**Text segment:**

— BEGIN —

I spoke with Dan Turner, who hosted the tournament; good guy.  He did not name a style, he just calls his karate 'American Karate' and leaves it at that.  I don't feel qualified - and I doubt you are either - to tell whether or not it is 'worthy' as a self-defense style.

As I mentioned, I am a student of a traditional Okinawan style of karate.  There is a definite lineage, distinct teachings, and one more or less knows what one is getting with this sort of training.  It's much more based on the person teaching when the training is not based on a given style or lineage; it could be good, bad, indifferent.  But then again, so are many styles of martial arts; even the style is a 'known' style with a lineage, there is no guarantee that a given instructor is up to par; or that a given student can learn what is being taught.

Here in the Detroit area, there are many styles taught.  Some of them are Okinawan, or Korean, or Chinese traditional type styles.  Some are clearly mixtures of other styles.  Some I have no idea whatsoever; I suspect they're more-or-less made up by their instructors.  However, it's not for me to say if they are or are not effective in teaching self-defense; I suspect the proof is in the pudding.  In my experience competing against students of these training facilities, I've learned to respect their sparring abilities.  Some say that this is not self-defense, and that's certainly true.  I can only comment, however, on what I have experienced.

My recommendation is that if a person prefers to learn a definite style, they should do that, and not waste a lot of time and energy trying to apply metrics to unknowns.


----------



## SPX (Jan 2, 2012)

Bill Mattocks said:


> I told you, this is not the place to disrespect other styles.  Please stop that.  We don't 'war' here, call out other styles, or put them down.



I don't think I did that at all.

I looked at the website and made an observation.  I wasn't saying anything about the style at all . . . I was asking a question.  Do you feel that my question was not legitimate?



> I don't feel qualified - and I doubt you are either - to tell whether or not it is 'worthy' as a self-defense style.



I said that I wonder if THEY feel that way, considering in their adult self-defense program they appear to go to other arts instead of sticking with their karate.  It's all in the link that you posted.


----------



## Bill Mattocks (Jan 2, 2012)

SPX said:


> I don't think I did that at all.



You would be mistaken.


----------



## SPX (Jan 2, 2012)

Look.

You posted a link.  If you click on the link and then click on "Adult Martial Arts" then you get a paragraph about how their program will increase your fitness level and offer self-defense skills.

Then it says:



> We're proud to offer our   "Rock Your World" curriculum, where you can learn these valuable   skills:
> 
> FANTASTIC SELF DEFENSE- You'll learn real world  tactics to defend   yourself, and your family, with our Krav Maga  program. The program layout allows   for quick development of the skills  you need for this purpose.
> 
> ...



The only place Karate is mentioned on the whole page is in the name of the school.

So I asked, does that mean that they do not feel that their karate (or perhaps karate in general) is good for self-defense?  That's a question--not a statement--based upon an observation about a link that YOU posted.  I don't see why it's a problem that I would make that observation.  If you had never competed against these guys and just stumbled across the page would YOU not wonder the same thing?  

If you interpreted what I said as any kind of attack, then you misunderstood.


----------



## Bill Mattocks (Jan 2, 2012)

SPX said:


> So I asked, does that mean that they do not feel that their karate (or perhaps karate in general) is good for self-defense?

— END —

**Exercise tasks:**
- A) In the forum thread above, what name does Dan Turner give his karate?
- B) Please list the kinds of traditional styles that the forum thread says are taught in the Detroit area.

**Dataset:**
— BEGIN —

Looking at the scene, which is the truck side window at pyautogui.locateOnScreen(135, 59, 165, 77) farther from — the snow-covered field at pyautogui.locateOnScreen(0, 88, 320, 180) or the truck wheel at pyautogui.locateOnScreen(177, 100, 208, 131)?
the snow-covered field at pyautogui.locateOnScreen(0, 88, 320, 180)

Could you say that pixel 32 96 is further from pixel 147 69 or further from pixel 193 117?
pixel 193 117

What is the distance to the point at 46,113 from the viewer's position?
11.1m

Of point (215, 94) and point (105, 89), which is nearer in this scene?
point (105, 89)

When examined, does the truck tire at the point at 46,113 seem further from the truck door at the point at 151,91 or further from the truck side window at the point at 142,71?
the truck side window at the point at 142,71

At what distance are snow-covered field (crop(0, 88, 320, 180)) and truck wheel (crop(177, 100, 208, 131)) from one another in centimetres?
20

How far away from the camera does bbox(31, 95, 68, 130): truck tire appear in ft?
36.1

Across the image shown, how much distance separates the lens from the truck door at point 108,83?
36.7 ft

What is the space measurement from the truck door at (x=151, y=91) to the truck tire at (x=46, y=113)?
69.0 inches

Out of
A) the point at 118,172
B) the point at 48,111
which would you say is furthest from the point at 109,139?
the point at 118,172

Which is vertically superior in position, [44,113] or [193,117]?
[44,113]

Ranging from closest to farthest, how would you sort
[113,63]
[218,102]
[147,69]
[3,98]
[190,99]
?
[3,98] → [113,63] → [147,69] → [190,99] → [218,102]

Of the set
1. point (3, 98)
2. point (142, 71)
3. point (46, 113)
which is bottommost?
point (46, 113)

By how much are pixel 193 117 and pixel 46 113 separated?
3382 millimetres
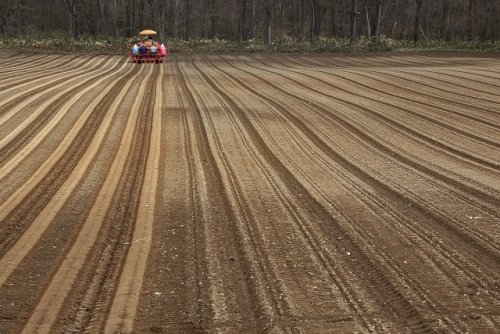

— END —

**Results by task:**
- A) He calls it "American Karate."

- B) Okinawan, Korean, Chinese